Betsey McCaughey wrote that Congressional Budget Office (CBO) prediction that Obamacare would leave only 30 million people uninsured in 2016 was predicated on the assumption that kids would be covered by employees. If a parent is covered at work, no subsidies will be provided for the child in the health exchange.

Millions of people will remain uninsured because their states are choosing [wisely] not to expand Medicaid. The states do not have the money to expand Medicaid.

By the time the uninsured will be counted, almost as many Americans (40 million plus) will be left without insurance as the number of uninsured before the Democrats passed their signature monstrosity, the Affordable Care Act. Having sat in a drawer for decades, the bill was dusted off, repackaged, and polished. Nobody took the time to publicly debate or read the bill that passed after some arm-twisting.  The Democrats, who had promised free health care for all, feverishly proceeded to spend trillions of dollars we did not have to re-engineer our health care system in the name of social justice.

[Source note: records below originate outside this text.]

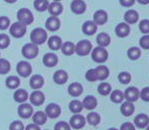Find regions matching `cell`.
Wrapping results in <instances>:
<instances>
[{
    "instance_id": "8992f818",
    "label": "cell",
    "mask_w": 149,
    "mask_h": 130,
    "mask_svg": "<svg viewBox=\"0 0 149 130\" xmlns=\"http://www.w3.org/2000/svg\"><path fill=\"white\" fill-rule=\"evenodd\" d=\"M26 26L22 24V22H14V24H10V27H9L10 36H12L13 38H16V39L22 38L26 35Z\"/></svg>"
},
{
    "instance_id": "ba28073f",
    "label": "cell",
    "mask_w": 149,
    "mask_h": 130,
    "mask_svg": "<svg viewBox=\"0 0 149 130\" xmlns=\"http://www.w3.org/2000/svg\"><path fill=\"white\" fill-rule=\"evenodd\" d=\"M29 100L31 102V105L36 107L42 106V105L45 103V94L43 92H41L40 89H35L33 93L29 96Z\"/></svg>"
},
{
    "instance_id": "60d3db41",
    "label": "cell",
    "mask_w": 149,
    "mask_h": 130,
    "mask_svg": "<svg viewBox=\"0 0 149 130\" xmlns=\"http://www.w3.org/2000/svg\"><path fill=\"white\" fill-rule=\"evenodd\" d=\"M10 45V38L7 34H0V49H6Z\"/></svg>"
},
{
    "instance_id": "8d00e7d4",
    "label": "cell",
    "mask_w": 149,
    "mask_h": 130,
    "mask_svg": "<svg viewBox=\"0 0 149 130\" xmlns=\"http://www.w3.org/2000/svg\"><path fill=\"white\" fill-rule=\"evenodd\" d=\"M86 121L88 122V124H90L91 126H96L100 123V116L98 113L95 112H90L89 114H87L86 117Z\"/></svg>"
},
{
    "instance_id": "9a60e30c",
    "label": "cell",
    "mask_w": 149,
    "mask_h": 130,
    "mask_svg": "<svg viewBox=\"0 0 149 130\" xmlns=\"http://www.w3.org/2000/svg\"><path fill=\"white\" fill-rule=\"evenodd\" d=\"M109 20V16L107 11L102 9L96 10L93 14V22L96 24V26H102V24H107Z\"/></svg>"
},
{
    "instance_id": "277c9868",
    "label": "cell",
    "mask_w": 149,
    "mask_h": 130,
    "mask_svg": "<svg viewBox=\"0 0 149 130\" xmlns=\"http://www.w3.org/2000/svg\"><path fill=\"white\" fill-rule=\"evenodd\" d=\"M22 54L26 59H35L39 55V47L33 43H28L24 45L22 49Z\"/></svg>"
},
{
    "instance_id": "d6986e66",
    "label": "cell",
    "mask_w": 149,
    "mask_h": 130,
    "mask_svg": "<svg viewBox=\"0 0 149 130\" xmlns=\"http://www.w3.org/2000/svg\"><path fill=\"white\" fill-rule=\"evenodd\" d=\"M48 11L52 16H58L63 12V5L61 2L58 1H53L51 3H49L48 6Z\"/></svg>"
},
{
    "instance_id": "d590c367",
    "label": "cell",
    "mask_w": 149,
    "mask_h": 130,
    "mask_svg": "<svg viewBox=\"0 0 149 130\" xmlns=\"http://www.w3.org/2000/svg\"><path fill=\"white\" fill-rule=\"evenodd\" d=\"M97 92L100 96H109L112 92V87L109 82L102 81L97 87Z\"/></svg>"
},
{
    "instance_id": "603a6c76",
    "label": "cell",
    "mask_w": 149,
    "mask_h": 130,
    "mask_svg": "<svg viewBox=\"0 0 149 130\" xmlns=\"http://www.w3.org/2000/svg\"><path fill=\"white\" fill-rule=\"evenodd\" d=\"M124 20L128 24H136L139 20V13L134 9H129L124 14Z\"/></svg>"
},
{
    "instance_id": "ffe728a7",
    "label": "cell",
    "mask_w": 149,
    "mask_h": 130,
    "mask_svg": "<svg viewBox=\"0 0 149 130\" xmlns=\"http://www.w3.org/2000/svg\"><path fill=\"white\" fill-rule=\"evenodd\" d=\"M130 31H131L130 30V26L127 22H120L119 24H117L116 29H115V33L120 38H125L127 36H129Z\"/></svg>"
},
{
    "instance_id": "6da1fadb",
    "label": "cell",
    "mask_w": 149,
    "mask_h": 130,
    "mask_svg": "<svg viewBox=\"0 0 149 130\" xmlns=\"http://www.w3.org/2000/svg\"><path fill=\"white\" fill-rule=\"evenodd\" d=\"M48 40L47 31L42 28H36L31 33V41L36 45H43Z\"/></svg>"
},
{
    "instance_id": "4316f807",
    "label": "cell",
    "mask_w": 149,
    "mask_h": 130,
    "mask_svg": "<svg viewBox=\"0 0 149 130\" xmlns=\"http://www.w3.org/2000/svg\"><path fill=\"white\" fill-rule=\"evenodd\" d=\"M95 73H96V77H97V80H106L107 78L110 75V70L107 66L104 65H98L97 67H95Z\"/></svg>"
},
{
    "instance_id": "6f0895ef",
    "label": "cell",
    "mask_w": 149,
    "mask_h": 130,
    "mask_svg": "<svg viewBox=\"0 0 149 130\" xmlns=\"http://www.w3.org/2000/svg\"><path fill=\"white\" fill-rule=\"evenodd\" d=\"M53 1H58V2H61V0H53Z\"/></svg>"
},
{
    "instance_id": "1f68e13d",
    "label": "cell",
    "mask_w": 149,
    "mask_h": 130,
    "mask_svg": "<svg viewBox=\"0 0 149 130\" xmlns=\"http://www.w3.org/2000/svg\"><path fill=\"white\" fill-rule=\"evenodd\" d=\"M5 85L10 89H15L20 85V79L16 75H9L5 80Z\"/></svg>"
},
{
    "instance_id": "f35d334b",
    "label": "cell",
    "mask_w": 149,
    "mask_h": 130,
    "mask_svg": "<svg viewBox=\"0 0 149 130\" xmlns=\"http://www.w3.org/2000/svg\"><path fill=\"white\" fill-rule=\"evenodd\" d=\"M10 63L7 59L0 58V74H6L10 71Z\"/></svg>"
},
{
    "instance_id": "db71d44e",
    "label": "cell",
    "mask_w": 149,
    "mask_h": 130,
    "mask_svg": "<svg viewBox=\"0 0 149 130\" xmlns=\"http://www.w3.org/2000/svg\"><path fill=\"white\" fill-rule=\"evenodd\" d=\"M140 4H143V5H147L149 4V0H137Z\"/></svg>"
},
{
    "instance_id": "836d02e7",
    "label": "cell",
    "mask_w": 149,
    "mask_h": 130,
    "mask_svg": "<svg viewBox=\"0 0 149 130\" xmlns=\"http://www.w3.org/2000/svg\"><path fill=\"white\" fill-rule=\"evenodd\" d=\"M69 110L73 113V114H79L81 111L83 110L82 102L79 100H72L69 103Z\"/></svg>"
},
{
    "instance_id": "ee69618b",
    "label": "cell",
    "mask_w": 149,
    "mask_h": 130,
    "mask_svg": "<svg viewBox=\"0 0 149 130\" xmlns=\"http://www.w3.org/2000/svg\"><path fill=\"white\" fill-rule=\"evenodd\" d=\"M10 27V20L5 15L0 16V30L5 31L7 29H9Z\"/></svg>"
},
{
    "instance_id": "bcb514c9",
    "label": "cell",
    "mask_w": 149,
    "mask_h": 130,
    "mask_svg": "<svg viewBox=\"0 0 149 130\" xmlns=\"http://www.w3.org/2000/svg\"><path fill=\"white\" fill-rule=\"evenodd\" d=\"M139 45L142 49L149 50V34L141 37V39H140V41H139Z\"/></svg>"
},
{
    "instance_id": "484cf974",
    "label": "cell",
    "mask_w": 149,
    "mask_h": 130,
    "mask_svg": "<svg viewBox=\"0 0 149 130\" xmlns=\"http://www.w3.org/2000/svg\"><path fill=\"white\" fill-rule=\"evenodd\" d=\"M82 106L86 110H93L97 106V100L94 96H86L82 101Z\"/></svg>"
},
{
    "instance_id": "c3c4849f",
    "label": "cell",
    "mask_w": 149,
    "mask_h": 130,
    "mask_svg": "<svg viewBox=\"0 0 149 130\" xmlns=\"http://www.w3.org/2000/svg\"><path fill=\"white\" fill-rule=\"evenodd\" d=\"M9 130H24V125L22 121H13L9 125Z\"/></svg>"
},
{
    "instance_id": "91938a15",
    "label": "cell",
    "mask_w": 149,
    "mask_h": 130,
    "mask_svg": "<svg viewBox=\"0 0 149 130\" xmlns=\"http://www.w3.org/2000/svg\"><path fill=\"white\" fill-rule=\"evenodd\" d=\"M0 58H1V57H0Z\"/></svg>"
},
{
    "instance_id": "f5cc1de1",
    "label": "cell",
    "mask_w": 149,
    "mask_h": 130,
    "mask_svg": "<svg viewBox=\"0 0 149 130\" xmlns=\"http://www.w3.org/2000/svg\"><path fill=\"white\" fill-rule=\"evenodd\" d=\"M24 130H41V128H40L39 125L35 124V123H31V124H29L28 126L26 127Z\"/></svg>"
},
{
    "instance_id": "f546056e",
    "label": "cell",
    "mask_w": 149,
    "mask_h": 130,
    "mask_svg": "<svg viewBox=\"0 0 149 130\" xmlns=\"http://www.w3.org/2000/svg\"><path fill=\"white\" fill-rule=\"evenodd\" d=\"M120 110H121V113L123 114V116L129 117V116H131V115L134 113V111H135V106H134V104L132 102L126 101L125 103L122 104Z\"/></svg>"
},
{
    "instance_id": "4dcf8cb0",
    "label": "cell",
    "mask_w": 149,
    "mask_h": 130,
    "mask_svg": "<svg viewBox=\"0 0 149 130\" xmlns=\"http://www.w3.org/2000/svg\"><path fill=\"white\" fill-rule=\"evenodd\" d=\"M96 43L100 47H108L111 44V37L107 33H100L96 36Z\"/></svg>"
},
{
    "instance_id": "d6a6232c",
    "label": "cell",
    "mask_w": 149,
    "mask_h": 130,
    "mask_svg": "<svg viewBox=\"0 0 149 130\" xmlns=\"http://www.w3.org/2000/svg\"><path fill=\"white\" fill-rule=\"evenodd\" d=\"M60 50L65 56H71L75 53V44L72 42H65L62 44Z\"/></svg>"
},
{
    "instance_id": "7a4b0ae2",
    "label": "cell",
    "mask_w": 149,
    "mask_h": 130,
    "mask_svg": "<svg viewBox=\"0 0 149 130\" xmlns=\"http://www.w3.org/2000/svg\"><path fill=\"white\" fill-rule=\"evenodd\" d=\"M91 58L94 62L96 63H104L108 60L109 58V53L107 51V49L104 47H100L97 46L91 50Z\"/></svg>"
},
{
    "instance_id": "ab89813d",
    "label": "cell",
    "mask_w": 149,
    "mask_h": 130,
    "mask_svg": "<svg viewBox=\"0 0 149 130\" xmlns=\"http://www.w3.org/2000/svg\"><path fill=\"white\" fill-rule=\"evenodd\" d=\"M111 101L116 104H119V103H122L124 100V94L122 93L121 91H113L111 92Z\"/></svg>"
},
{
    "instance_id": "5bb4252c",
    "label": "cell",
    "mask_w": 149,
    "mask_h": 130,
    "mask_svg": "<svg viewBox=\"0 0 149 130\" xmlns=\"http://www.w3.org/2000/svg\"><path fill=\"white\" fill-rule=\"evenodd\" d=\"M71 10L75 14H82L86 10V3L83 0H73L71 2Z\"/></svg>"
},
{
    "instance_id": "680465c9",
    "label": "cell",
    "mask_w": 149,
    "mask_h": 130,
    "mask_svg": "<svg viewBox=\"0 0 149 130\" xmlns=\"http://www.w3.org/2000/svg\"><path fill=\"white\" fill-rule=\"evenodd\" d=\"M146 130H149V125H148L147 127H146Z\"/></svg>"
},
{
    "instance_id": "7402d4cb",
    "label": "cell",
    "mask_w": 149,
    "mask_h": 130,
    "mask_svg": "<svg viewBox=\"0 0 149 130\" xmlns=\"http://www.w3.org/2000/svg\"><path fill=\"white\" fill-rule=\"evenodd\" d=\"M44 83H45V79L40 74H33L30 79V87L33 89H42Z\"/></svg>"
},
{
    "instance_id": "5b68a950",
    "label": "cell",
    "mask_w": 149,
    "mask_h": 130,
    "mask_svg": "<svg viewBox=\"0 0 149 130\" xmlns=\"http://www.w3.org/2000/svg\"><path fill=\"white\" fill-rule=\"evenodd\" d=\"M92 44L87 40H81L75 45V53L78 56H86L91 52Z\"/></svg>"
},
{
    "instance_id": "e0dca14e",
    "label": "cell",
    "mask_w": 149,
    "mask_h": 130,
    "mask_svg": "<svg viewBox=\"0 0 149 130\" xmlns=\"http://www.w3.org/2000/svg\"><path fill=\"white\" fill-rule=\"evenodd\" d=\"M134 125H135L137 128L143 129L149 125V117L146 114H139L135 117L134 119Z\"/></svg>"
},
{
    "instance_id": "44dd1931",
    "label": "cell",
    "mask_w": 149,
    "mask_h": 130,
    "mask_svg": "<svg viewBox=\"0 0 149 130\" xmlns=\"http://www.w3.org/2000/svg\"><path fill=\"white\" fill-rule=\"evenodd\" d=\"M53 80L57 85H64L68 80V73L63 69H59L53 74Z\"/></svg>"
},
{
    "instance_id": "52a82bcc",
    "label": "cell",
    "mask_w": 149,
    "mask_h": 130,
    "mask_svg": "<svg viewBox=\"0 0 149 130\" xmlns=\"http://www.w3.org/2000/svg\"><path fill=\"white\" fill-rule=\"evenodd\" d=\"M16 71H17V74L22 77H29L33 72V67L29 63L28 61H19L16 65Z\"/></svg>"
},
{
    "instance_id": "74e56055",
    "label": "cell",
    "mask_w": 149,
    "mask_h": 130,
    "mask_svg": "<svg viewBox=\"0 0 149 130\" xmlns=\"http://www.w3.org/2000/svg\"><path fill=\"white\" fill-rule=\"evenodd\" d=\"M127 55L129 59L131 60H137L141 56V50L138 47H131L127 52Z\"/></svg>"
},
{
    "instance_id": "ac0fdd59",
    "label": "cell",
    "mask_w": 149,
    "mask_h": 130,
    "mask_svg": "<svg viewBox=\"0 0 149 130\" xmlns=\"http://www.w3.org/2000/svg\"><path fill=\"white\" fill-rule=\"evenodd\" d=\"M83 93V87L81 83L79 82H72L69 85L68 87V94L71 97L77 98L81 96Z\"/></svg>"
},
{
    "instance_id": "8fae6325",
    "label": "cell",
    "mask_w": 149,
    "mask_h": 130,
    "mask_svg": "<svg viewBox=\"0 0 149 130\" xmlns=\"http://www.w3.org/2000/svg\"><path fill=\"white\" fill-rule=\"evenodd\" d=\"M45 113L47 115L48 118L56 119L61 115V107L58 104L55 103H51L49 104L45 109Z\"/></svg>"
},
{
    "instance_id": "7c38bea8",
    "label": "cell",
    "mask_w": 149,
    "mask_h": 130,
    "mask_svg": "<svg viewBox=\"0 0 149 130\" xmlns=\"http://www.w3.org/2000/svg\"><path fill=\"white\" fill-rule=\"evenodd\" d=\"M46 29L50 32H57L61 27V22L58 16H50L46 20Z\"/></svg>"
},
{
    "instance_id": "f6af8a7d",
    "label": "cell",
    "mask_w": 149,
    "mask_h": 130,
    "mask_svg": "<svg viewBox=\"0 0 149 130\" xmlns=\"http://www.w3.org/2000/svg\"><path fill=\"white\" fill-rule=\"evenodd\" d=\"M139 30L144 35L149 34V20H142L139 24Z\"/></svg>"
},
{
    "instance_id": "7dc6e473",
    "label": "cell",
    "mask_w": 149,
    "mask_h": 130,
    "mask_svg": "<svg viewBox=\"0 0 149 130\" xmlns=\"http://www.w3.org/2000/svg\"><path fill=\"white\" fill-rule=\"evenodd\" d=\"M54 130H71V127L69 123L65 122V121H60L55 124Z\"/></svg>"
},
{
    "instance_id": "cb8c5ba5",
    "label": "cell",
    "mask_w": 149,
    "mask_h": 130,
    "mask_svg": "<svg viewBox=\"0 0 149 130\" xmlns=\"http://www.w3.org/2000/svg\"><path fill=\"white\" fill-rule=\"evenodd\" d=\"M97 31V26L93 22V20H86L82 24V32L86 36H92Z\"/></svg>"
},
{
    "instance_id": "9c48e42d",
    "label": "cell",
    "mask_w": 149,
    "mask_h": 130,
    "mask_svg": "<svg viewBox=\"0 0 149 130\" xmlns=\"http://www.w3.org/2000/svg\"><path fill=\"white\" fill-rule=\"evenodd\" d=\"M17 113L20 118L22 119H29L33 116V108L31 104L28 103H22L17 108Z\"/></svg>"
},
{
    "instance_id": "f1b7e54d",
    "label": "cell",
    "mask_w": 149,
    "mask_h": 130,
    "mask_svg": "<svg viewBox=\"0 0 149 130\" xmlns=\"http://www.w3.org/2000/svg\"><path fill=\"white\" fill-rule=\"evenodd\" d=\"M13 100L15 102L19 103H26V101L29 100V93L24 89H16L13 94Z\"/></svg>"
},
{
    "instance_id": "816d5d0a",
    "label": "cell",
    "mask_w": 149,
    "mask_h": 130,
    "mask_svg": "<svg viewBox=\"0 0 149 130\" xmlns=\"http://www.w3.org/2000/svg\"><path fill=\"white\" fill-rule=\"evenodd\" d=\"M136 0H120V3L124 7H131L135 4Z\"/></svg>"
},
{
    "instance_id": "83f0119b",
    "label": "cell",
    "mask_w": 149,
    "mask_h": 130,
    "mask_svg": "<svg viewBox=\"0 0 149 130\" xmlns=\"http://www.w3.org/2000/svg\"><path fill=\"white\" fill-rule=\"evenodd\" d=\"M31 118H33V122L35 123V124L39 125V126H42V125H44L47 122L48 117L45 112H43V111H38V112L33 113Z\"/></svg>"
},
{
    "instance_id": "30bf717a",
    "label": "cell",
    "mask_w": 149,
    "mask_h": 130,
    "mask_svg": "<svg viewBox=\"0 0 149 130\" xmlns=\"http://www.w3.org/2000/svg\"><path fill=\"white\" fill-rule=\"evenodd\" d=\"M85 123H86V119L81 114H74L70 118V121H69V125L73 129L83 128L85 126Z\"/></svg>"
},
{
    "instance_id": "d4e9b609",
    "label": "cell",
    "mask_w": 149,
    "mask_h": 130,
    "mask_svg": "<svg viewBox=\"0 0 149 130\" xmlns=\"http://www.w3.org/2000/svg\"><path fill=\"white\" fill-rule=\"evenodd\" d=\"M47 41H48V46H49V48L53 50V51L60 50L61 46H62V44H63L62 39H61L59 36H52Z\"/></svg>"
},
{
    "instance_id": "681fc988",
    "label": "cell",
    "mask_w": 149,
    "mask_h": 130,
    "mask_svg": "<svg viewBox=\"0 0 149 130\" xmlns=\"http://www.w3.org/2000/svg\"><path fill=\"white\" fill-rule=\"evenodd\" d=\"M140 98L144 102H149V87H146L140 92Z\"/></svg>"
},
{
    "instance_id": "b9f144b4",
    "label": "cell",
    "mask_w": 149,
    "mask_h": 130,
    "mask_svg": "<svg viewBox=\"0 0 149 130\" xmlns=\"http://www.w3.org/2000/svg\"><path fill=\"white\" fill-rule=\"evenodd\" d=\"M118 79H119V81H120L121 83H123V85H127V83H129L130 81H131L132 76H131V74H130L129 72H126V71H123V72L119 73Z\"/></svg>"
},
{
    "instance_id": "2e32d148",
    "label": "cell",
    "mask_w": 149,
    "mask_h": 130,
    "mask_svg": "<svg viewBox=\"0 0 149 130\" xmlns=\"http://www.w3.org/2000/svg\"><path fill=\"white\" fill-rule=\"evenodd\" d=\"M58 56L55 53H47L43 57V63L46 67H55L58 64Z\"/></svg>"
},
{
    "instance_id": "e575fe53",
    "label": "cell",
    "mask_w": 149,
    "mask_h": 130,
    "mask_svg": "<svg viewBox=\"0 0 149 130\" xmlns=\"http://www.w3.org/2000/svg\"><path fill=\"white\" fill-rule=\"evenodd\" d=\"M49 0H35L33 1V7L37 11L44 12L48 10V6H49Z\"/></svg>"
},
{
    "instance_id": "4fadbf2b",
    "label": "cell",
    "mask_w": 149,
    "mask_h": 130,
    "mask_svg": "<svg viewBox=\"0 0 149 130\" xmlns=\"http://www.w3.org/2000/svg\"><path fill=\"white\" fill-rule=\"evenodd\" d=\"M140 98V92L137 87H130L124 93V99L128 101V102H136L138 99Z\"/></svg>"
},
{
    "instance_id": "7bdbcfd3",
    "label": "cell",
    "mask_w": 149,
    "mask_h": 130,
    "mask_svg": "<svg viewBox=\"0 0 149 130\" xmlns=\"http://www.w3.org/2000/svg\"><path fill=\"white\" fill-rule=\"evenodd\" d=\"M85 78H86L87 81L89 82H94V81L97 80V77H96V73H95V69L91 68L88 69L85 73Z\"/></svg>"
},
{
    "instance_id": "11a10c76",
    "label": "cell",
    "mask_w": 149,
    "mask_h": 130,
    "mask_svg": "<svg viewBox=\"0 0 149 130\" xmlns=\"http://www.w3.org/2000/svg\"><path fill=\"white\" fill-rule=\"evenodd\" d=\"M5 2H7V3H15L17 0H4Z\"/></svg>"
},
{
    "instance_id": "3957f363",
    "label": "cell",
    "mask_w": 149,
    "mask_h": 130,
    "mask_svg": "<svg viewBox=\"0 0 149 130\" xmlns=\"http://www.w3.org/2000/svg\"><path fill=\"white\" fill-rule=\"evenodd\" d=\"M17 22H22L24 26H29L33 22V14L29 8H20L17 11Z\"/></svg>"
},
{
    "instance_id": "f907efd6",
    "label": "cell",
    "mask_w": 149,
    "mask_h": 130,
    "mask_svg": "<svg viewBox=\"0 0 149 130\" xmlns=\"http://www.w3.org/2000/svg\"><path fill=\"white\" fill-rule=\"evenodd\" d=\"M120 130H135V125H134L133 123H130V122L123 123V124L121 125Z\"/></svg>"
},
{
    "instance_id": "9f6ffc18",
    "label": "cell",
    "mask_w": 149,
    "mask_h": 130,
    "mask_svg": "<svg viewBox=\"0 0 149 130\" xmlns=\"http://www.w3.org/2000/svg\"><path fill=\"white\" fill-rule=\"evenodd\" d=\"M108 130H119V129H117V128H110V129H108Z\"/></svg>"
}]
</instances>
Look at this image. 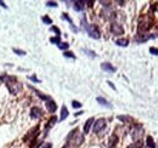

The states that refuse to set up health exchanges are expected to sell the government-mandated plans and to give out taxpayer-funded subsidies to those who enroll. Betsey McCaughey identifies the glitch:

“The law says that in states that refuse, the federal government can set up an exchange. But the law empowers only state exchanges, not federal ones, to hand out subsidies. The Obama administration says it will disregard the law and offer subsidies in all 50 states anyway, but the case will likely go to the Supreme Court.” http://www.nypost.com/p/news/opinion/opedcolumnists/wheels_coming_off_QPojjZX0Bd8BU80hDpcKZP

To safeguard from disaster, take care of your body, eat right, exercise if you can, and pray very hard that you will not get sick. There is a good chance that there will not be enough highly qualified doctors to deliver care when needed even if you do have insurance. Should you need specialists, expensive drugs or surgery, you are out of luck. Rationing will tell you, “no, you can’t have it.” The emergency rooms will be filled to capacity with confused, desperate, sick people, and new illegal alien arrivals.